Saturday, April 3, 2010

Hope for Judas

I have had Judas on my heart for the last couple of days.  There are lots of people who demonize him for his betrayal of Jesus.  Others who demonize him for committing the "egregious" sin of suicide.  (This is their term...not mine).  

But these last two days have given me a heart and a sense of compassion for Judas.  I posted the other day that holy week has been not-so-holy this year and that I believe it was not-so-holy the year Jesus died.  And when things are not holy, there is often a palpable presence of evil.

I don't know if you've ever felt the power of evil...the presence of evil...not simply in some emotional-temptation way, but in a physical way....cold, weighty, dark.  It's debilitating. It's suffocating. 

Some of you know I struggle with depression, off an on from time to time. I'd generally call it situational depression...it may be more akin to grief (because it typically happens with a major move, which involves lots of grief or a really bad situation, which would also involve grief) but I'd say it's more than grief for it's staying power and for the ways it drains me of any and all desire to do anything. And, for the very few occasions that it has so possessed me that I have been ready to die.  I would have called myself suicidal.  

Being in a place that dark and having those thoughts is a desperately scary place to be.  It's lonely. It's isolating. And, as one might assume, it can be deadly.  There is no reason there. Logic won't work. I remember counseling a friend one summer in college.  She was suicidal.  I knew from previous conversations that she had been there before and so somehow I wasn't alarmed when she told me that summer.  We talked and I reminded her about her family and how much they loved her and the life ahead of her and....and...and...it didn't matter.  There was no reasoning with her. The place of darkness and despair where she was did not welcome logic.  

I do not remember how our conversation ended.  But I do know that she is still alive and well today.  It wasn't until later that year that I finally had a glimpse of that reason-less place where she had been.  I hit rock bottom emotionally and it felt like there was no coming up for air.  I was ready to die.  Really ready to die. I had a plan. I had the means.  The only thing I hadn't determined was the time and place.  I don't know what stopped me then, but I am grateful I did not go ahead with my plan.

It had occurred over a school break and when I returned I went to a staff meeting for the dorms and there we learned that one of the supervisors for the dorms had been murdered in Mexico.  I did not know him well. I had only met him once or twice, but I was devastated by his death.  And I was struck by the fact that someone's death can reach so far, even to those who have only seen a person from afar or met in a brief encounter and I was ashamed that I had even considered taking my own life.  But again, there had been no logic in that place.  

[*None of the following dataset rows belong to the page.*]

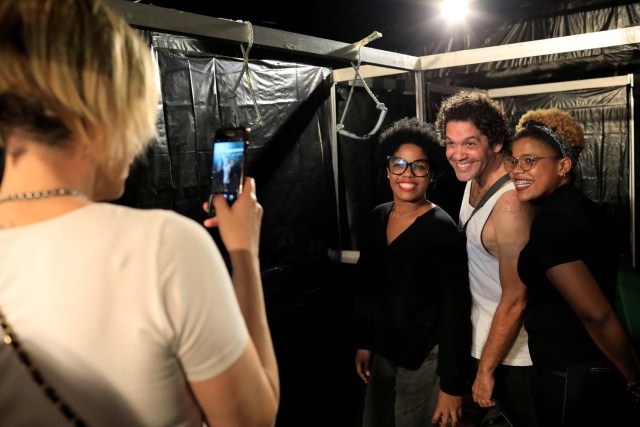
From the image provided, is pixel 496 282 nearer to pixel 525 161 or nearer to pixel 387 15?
pixel 525 161

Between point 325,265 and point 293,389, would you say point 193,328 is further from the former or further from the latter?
point 325,265

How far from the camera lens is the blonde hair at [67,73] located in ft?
2.17

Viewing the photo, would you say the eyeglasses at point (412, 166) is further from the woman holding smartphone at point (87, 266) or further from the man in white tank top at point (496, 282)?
the woman holding smartphone at point (87, 266)

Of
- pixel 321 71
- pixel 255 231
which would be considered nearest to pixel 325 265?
pixel 321 71

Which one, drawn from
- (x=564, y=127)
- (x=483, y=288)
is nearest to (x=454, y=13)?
(x=564, y=127)

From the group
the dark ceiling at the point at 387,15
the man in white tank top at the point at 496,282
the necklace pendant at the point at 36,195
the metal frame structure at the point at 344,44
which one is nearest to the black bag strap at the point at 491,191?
the man in white tank top at the point at 496,282

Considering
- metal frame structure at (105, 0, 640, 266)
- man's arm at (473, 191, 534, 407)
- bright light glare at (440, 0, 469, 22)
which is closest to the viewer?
metal frame structure at (105, 0, 640, 266)

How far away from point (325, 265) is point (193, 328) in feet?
7.77

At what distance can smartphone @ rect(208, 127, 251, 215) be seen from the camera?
101 centimetres

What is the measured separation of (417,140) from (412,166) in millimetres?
160

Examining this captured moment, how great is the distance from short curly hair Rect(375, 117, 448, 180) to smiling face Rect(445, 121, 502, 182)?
2.9 inches

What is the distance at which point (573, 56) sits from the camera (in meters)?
2.74

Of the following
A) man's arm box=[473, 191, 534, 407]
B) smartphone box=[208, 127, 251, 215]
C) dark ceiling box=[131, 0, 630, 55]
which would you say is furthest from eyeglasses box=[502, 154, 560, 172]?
dark ceiling box=[131, 0, 630, 55]

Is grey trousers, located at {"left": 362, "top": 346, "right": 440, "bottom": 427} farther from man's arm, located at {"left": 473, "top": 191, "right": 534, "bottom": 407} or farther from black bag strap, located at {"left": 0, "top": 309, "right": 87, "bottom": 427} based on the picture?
black bag strap, located at {"left": 0, "top": 309, "right": 87, "bottom": 427}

Yesterday I felt the overwhelming presence of evil.  I couldn't even track it to one particular moment or thing, but it was there--dark and heavy.  Deadening, sucking the life out of me.  And I thought of Judas.  I thought of how powerful the presence of evil must have been that week.  How consuming it had to have been to convince the masses that Jesus, the Son of God needed to die.  I'm sure it was palpable.  I doubt there was much reason available there--we see that in the trials of Christ.  Not reason, just accusation and judgment.  And then Judas' betrayal in the garden.  But more striking still, his suicide.  I'm sure that by collaborating to kill your friend, your mentor, you teacher, a great healer, and the Son of God, that the presence of evil became suffocating.  My guess is the only way Judas thought he would ever breathe again was to die. And I hurt for him. I hurt that he didn't know that death on the cross would not be the end of the story. My heart broke that he would never hear or see that part of the gospel--the part where Jesus raises from the dead after he has conquered sin and death.  

Judas didn't know the story.  So he didn't have the hope.  He couldn't have the hope for it had not yet happened.  And there was no possibility of finding the light in the midst of the darkness.  And I hurt for him. 

And then it occurred to me that there are others in Judas' place...no they haven't facilitated the death of Jesus--not in that direct way...but they are like Judas in that they don't know the story.  So they don't have the hope.  And without the story, without the hope, there is no possibility of finding the light in the midst of the darkness.  

And that's where our responsibility lies.  For those of us that know the story, we must spread the gospel--the hope.  We must make known the rest of the story--the part where death and sin and shame do not have the final word, and we must shine God's light for people so that they might know there is the possibility of escaping the darkness--of finding life (again).